## TASK INPUT
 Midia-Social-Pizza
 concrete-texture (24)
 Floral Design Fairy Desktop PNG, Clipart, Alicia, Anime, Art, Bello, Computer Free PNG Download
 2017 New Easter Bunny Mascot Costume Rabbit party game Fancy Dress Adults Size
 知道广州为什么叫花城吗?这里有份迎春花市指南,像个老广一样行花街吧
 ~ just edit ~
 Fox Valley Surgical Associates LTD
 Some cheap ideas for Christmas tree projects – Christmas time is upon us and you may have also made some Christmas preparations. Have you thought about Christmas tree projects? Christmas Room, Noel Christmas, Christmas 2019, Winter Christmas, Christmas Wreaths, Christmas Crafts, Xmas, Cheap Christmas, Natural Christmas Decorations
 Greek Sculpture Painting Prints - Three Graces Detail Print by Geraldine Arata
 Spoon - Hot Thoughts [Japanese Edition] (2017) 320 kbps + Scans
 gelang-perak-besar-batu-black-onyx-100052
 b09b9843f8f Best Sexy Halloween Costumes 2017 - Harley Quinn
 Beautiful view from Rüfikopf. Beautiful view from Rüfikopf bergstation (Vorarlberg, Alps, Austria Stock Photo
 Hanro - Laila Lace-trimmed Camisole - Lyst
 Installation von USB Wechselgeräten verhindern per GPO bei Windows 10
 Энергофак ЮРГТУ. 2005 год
* * *
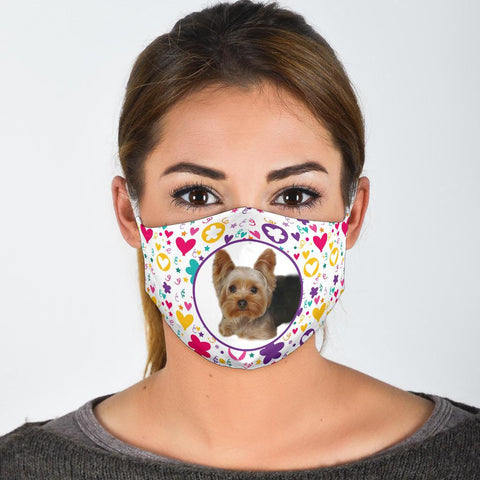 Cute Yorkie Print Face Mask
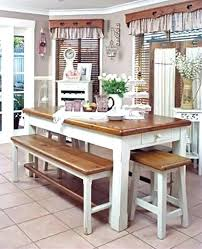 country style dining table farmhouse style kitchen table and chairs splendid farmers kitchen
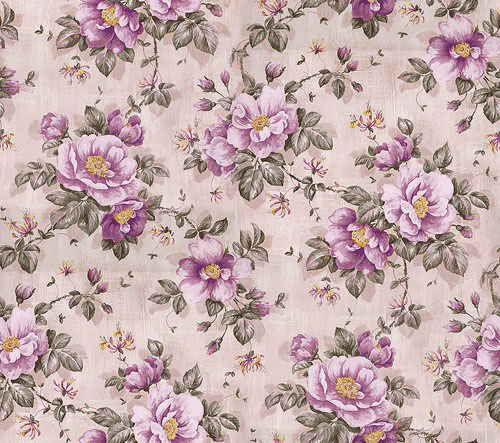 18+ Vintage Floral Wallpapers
* * *
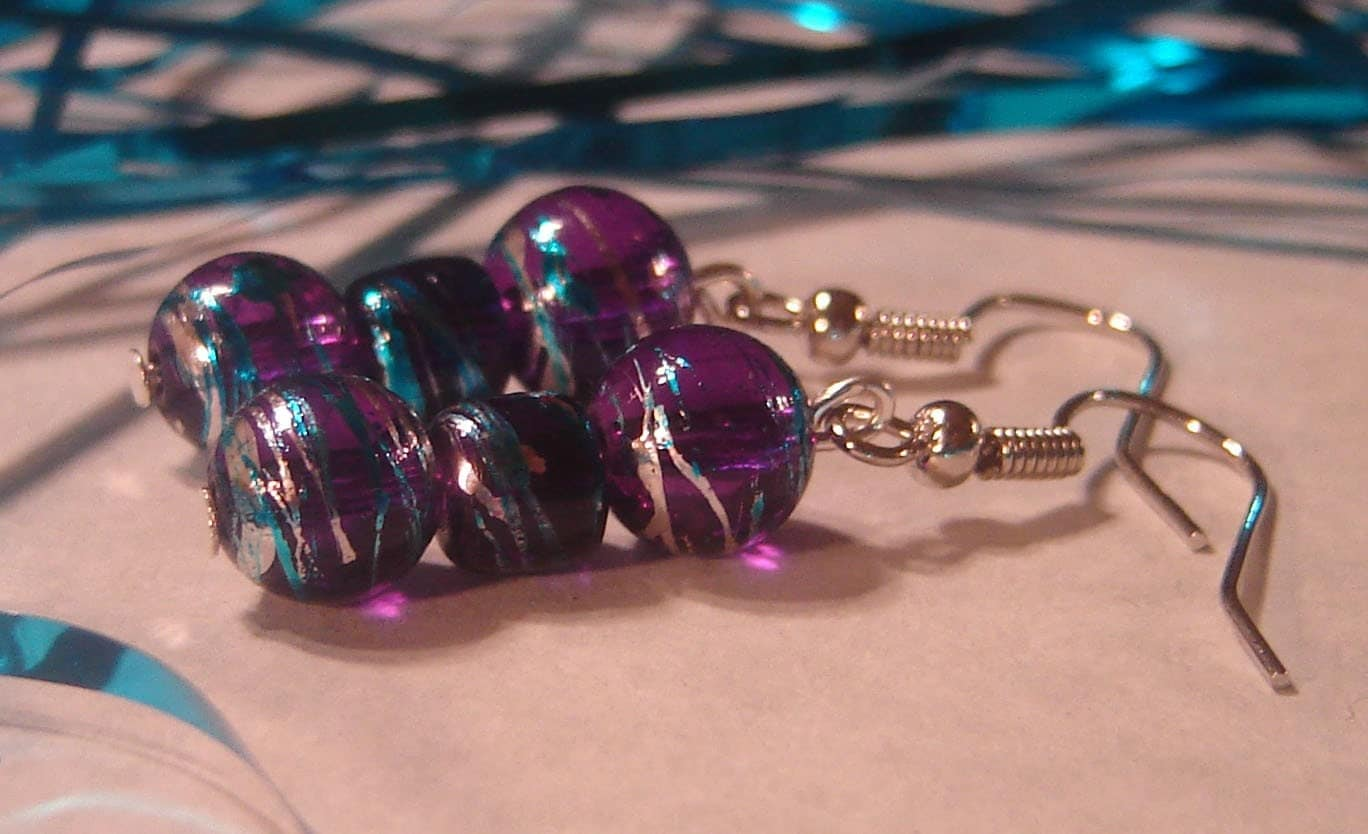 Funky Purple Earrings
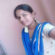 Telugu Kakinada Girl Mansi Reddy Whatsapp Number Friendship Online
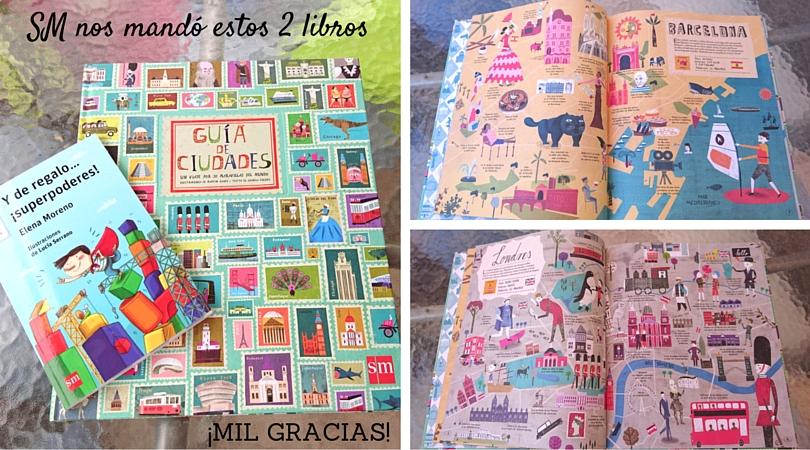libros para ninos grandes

## EXERCISE DIRECTIONS
Would you copy out exactly the lines above that start at the one containing "Installation von USB" and end at the one containing "Энергофак ЮРГТУ. 2005 год", inclusive?

## ANSWER
 Installation von USB Wechselgeräten verhindern per GPO bei Windows 10
 Энергофак ЮРГТУ. 2005 год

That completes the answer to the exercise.